-- Aim of the exercise --
Reproduce the data, keeping every word exactly as it is.

** Provided data follows **

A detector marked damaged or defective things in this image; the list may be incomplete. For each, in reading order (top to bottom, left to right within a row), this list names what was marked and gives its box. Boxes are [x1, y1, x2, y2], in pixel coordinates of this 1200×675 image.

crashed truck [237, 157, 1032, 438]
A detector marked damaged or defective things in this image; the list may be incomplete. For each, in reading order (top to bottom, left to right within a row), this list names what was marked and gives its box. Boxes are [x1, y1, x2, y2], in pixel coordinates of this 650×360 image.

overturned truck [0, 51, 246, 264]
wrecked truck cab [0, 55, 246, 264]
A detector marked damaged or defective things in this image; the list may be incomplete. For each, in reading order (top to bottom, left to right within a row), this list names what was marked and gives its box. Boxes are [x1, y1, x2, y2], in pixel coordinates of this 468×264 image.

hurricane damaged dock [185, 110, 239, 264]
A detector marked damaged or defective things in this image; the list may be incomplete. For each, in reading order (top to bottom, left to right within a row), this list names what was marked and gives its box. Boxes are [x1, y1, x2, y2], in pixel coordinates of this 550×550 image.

** End of Provided data **

-- Completed exercise --
A detector marked damaged or defective things in this image; the list may be incomplete. For each, in reading order (top to bottom, left to right within a row), this list names what was marked and gives its box. Boxes are [x1, y1, x2, y2], in pixel coordinates of this 1200×675 image.

crashed truck [237, 157, 1032, 438]
A detector marked damaged or defective things in this image; the list may be incomplete. For each, in reading order (top to bottom, left to right within a row), this list names what was marked and gives its box. Boxes are [x1, y1, x2, y2], in pixel coordinates of this 650×360 image.

overturned truck [0, 51, 246, 264]
wrecked truck cab [0, 55, 246, 264]
A detector marked damaged or defective things in this image; the list may be incomplete. For each, in reading order (top to bottom, left to right within a row), this list names what was marked and gives its box. Boxes are [x1, y1, x2, y2], in pixel coordinates of this 468×264 image.

hurricane damaged dock [185, 110, 239, 264]
A detector marked damaged or defective things in this image; the list may be incomplete. For each, in reading order (top to bottom, left to right within a row), this list names what was marked and gives its box. Boxes are [x1, y1, x2, y2], in pixel coordinates of this 550×550 image.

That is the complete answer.